Tuesday, September 18, 2007

Songea

After about three hours' sleep in the early hours of Sunday morning I was woken by the call to prayer from the nearby mosque. It was still a couple of hours until my 6am bus so when I came to the station I was ready for a bit of a kip on the bus.

Unfortunately that option was closed to me, as I discovered when we set off. The two sliding panes of the window just in front of me had been installed the wrong way around, channeling the freezing cold morning air in my direction, and I spent most of the first three hours of the eight our journey shivering.

Although Oswin had told me the bus usually arrives around 3pm, I found myself in Songea town by about half past one, and I texted Getruda to let her know I had arrived.

She replied that she'd get herself on the back of a motorbike straight away, and so I waited for her in a nearby bar. But not before snatching my bags from under the eyes of the tens of people who were offering to carry my bags for me.

I sat drinking my Coca-Cola a little nervously. I hadn't seen Getu in the three years since our short-lived relationship ended because I went home.

I passed the time flicking through the accommodation listings in my Rough Guide and found a couple that looked reasonable. I made a mental note of the map and where I needed to go to find the OK Hotel and Yapander Lodge.

When Getu arrived I was very pleased to see a friendly face, as I was still a bit jittery about being on my own. And happy and quite relieved to find that it was nice to see her again, but that it didn't seem to be dragging up any old or confused feelings.

In fact, lovely as she is, outside the realm of SPW volunteers, I found it quite awkward to find common interests to talk about.

In the afternoon we visited her friend, Julia, outside the town by daladala. We sat down in a living room bedecked with religious icons, and Getu turned on the TV to some Christian music.

After a little while she invited me to find something I wanted to watch. I wasn't too bothered, but found a repeat of the England-Israel match and watched at least three minutes before Julia came in and changed it back.

We did spend a nice afternoon there, although I wasn't in the most sociable mood ever and occasionally found myself staring up at the clouds making up stories in my head, while a small boy with an apparent shoe fetish wandered in and out of the house carrying a different pair of sandals each time.

When it became dark the three of us went into town by daladala.

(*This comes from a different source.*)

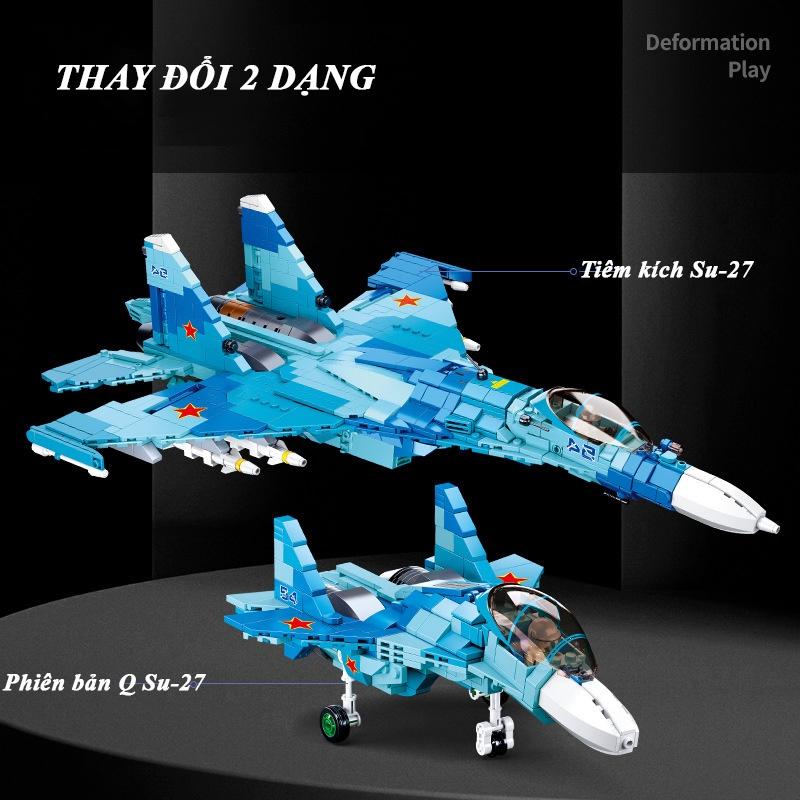 Đồ chơi Lắp ráp Máy bay tiêm kích Nga Su-27, Sluban M38-0985 Sukhoi Flanker Xếp hình thông minh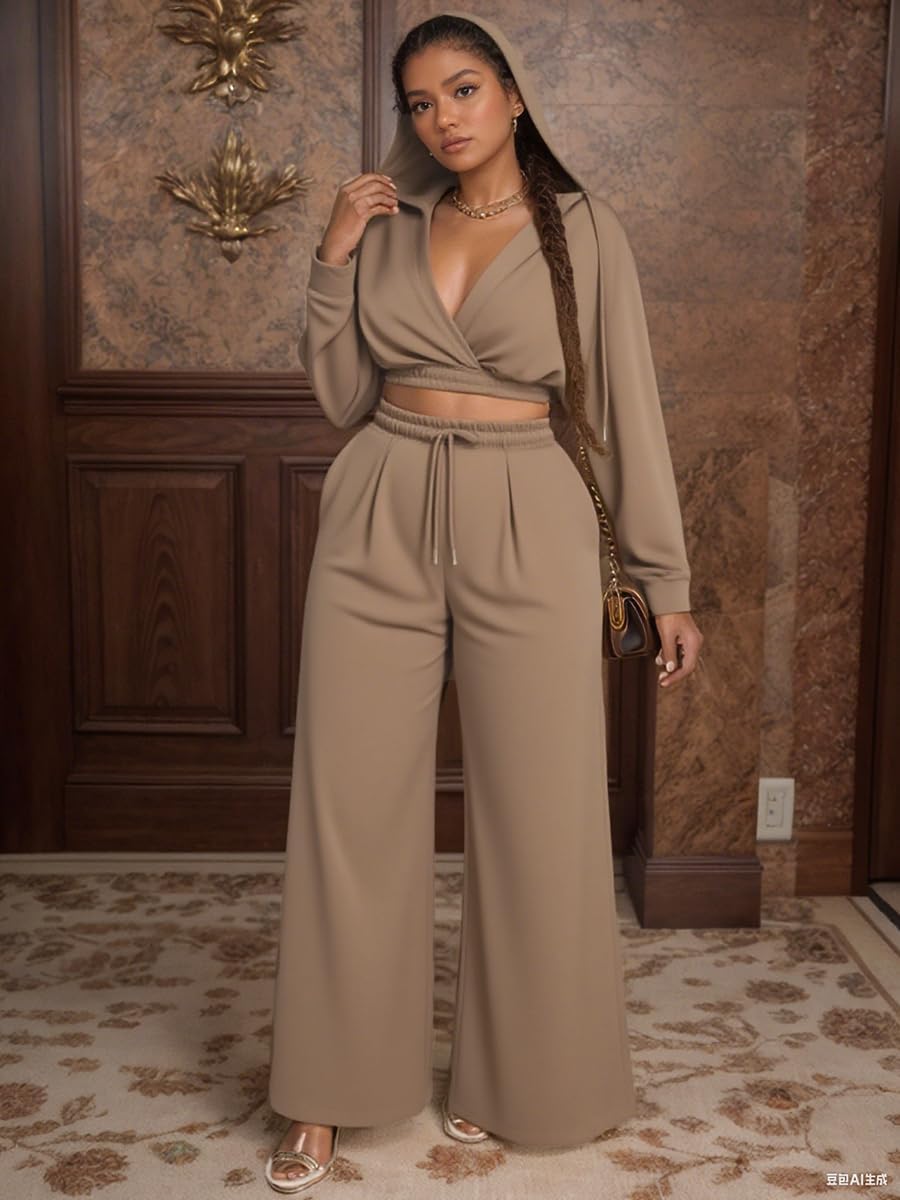 Sweat Suit Women 2 Piece Set 2025 Casual Long Sleeve V Neck Crop Hoodie Loose Wide Leg Sweatpants Fall Tracksuit - Image 2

It was refreshing to climb aboard one of these minibuses and for there to be only the three of us as passengers.

Then 200 yards down the road some very loud singing signified that we were about to be joined by about fifteen very drunken women and their bucket of local pombe. More loud singing continued inside the dala and Getu left the bus with a skirt smelling strongly of alcohol.

Despite being Sunday night, the town was very busy and consequently felt much safer than Iringa does after dark. We went to the hotel and had dinner before putting Julia in a taxi home (she tried to insist on waiting for a daladala) and then watching yet another badly dubbed badly made soap opera. It's called It Might Be You and I think it's Indonesian.

I was a bit worried Getu might want to stay but when the soap finished she went round the corner to stay at a friend's house. I was a bit torn between walking her there and not wanting to walk back to my room on my own. It was probably far dodgier for me to be on my own, and a compromise was easy as where she was going was very nearly within direct sight of the hotel, so I didn't have to stray more than 20 yards.

In the morning I woke feeling very depressed and lonely. I hadn't slept very well for two nights, and despite seeing Getu I still didn't really have anyone I could talk to properly.

Once the day got going and the sun came out, however, things did start to feel a bit brighter. I was off to the village later in the day, I'd see Oswin and I'd have a purpose instead of my aimless rambling.

Before meeting up with Oswin, Getu took me to Peramiho, the village where she used to go to secondary school. It was quite prosperous because of the work of missionaries there and I understood a little more why she is so religious when I saw how much they'd helped her and those around her get to where they are today.

We caught the daladala there and waited for it to fill up while various people tried to sell us various pieces of crap at the bus stand. I'm always intrigued as to why they attempt to sell certain things to people on buses.

And I'm always intrigued as to who would be traveling on a bus, look out of the window and think, "Ah yes! Spoons! That's just what I need on my 8 hour journey!" Shoes are another thing that must be very difficult to sell through bus windows. They must have developed very efficient measuring and trying-on processes.

So while we waited to set off, I watched a very desperate man attempt to sell lingerie to Getruda and I became sorely tempted to buy myself an utterly hideous pink, green and yellow beaded cowboy hat.

Once in the village we mostly wandered past the various facilities that had been built there. The library, the vocational training centre, the church, the secondary school, the hospital. In fact the hospital is one of the best equipped in the country.

[Edit] That was all cut off a bit early - the Internet connection went down towards the end and so I spent a lot of time copying what I'd written before it came back and I could post it anyway.

We visited the missionaries' graveyard. Getu told me some of them are considered saints by the local community, including one of her friends. People come and take a little bit of soil and use it to pray for things. Her friend's grave is full of little holes as a result.

After stopping for tea and a cake we caught the daladala back into town to meet Oswin and sort out the questionnaires we needed to take to the village.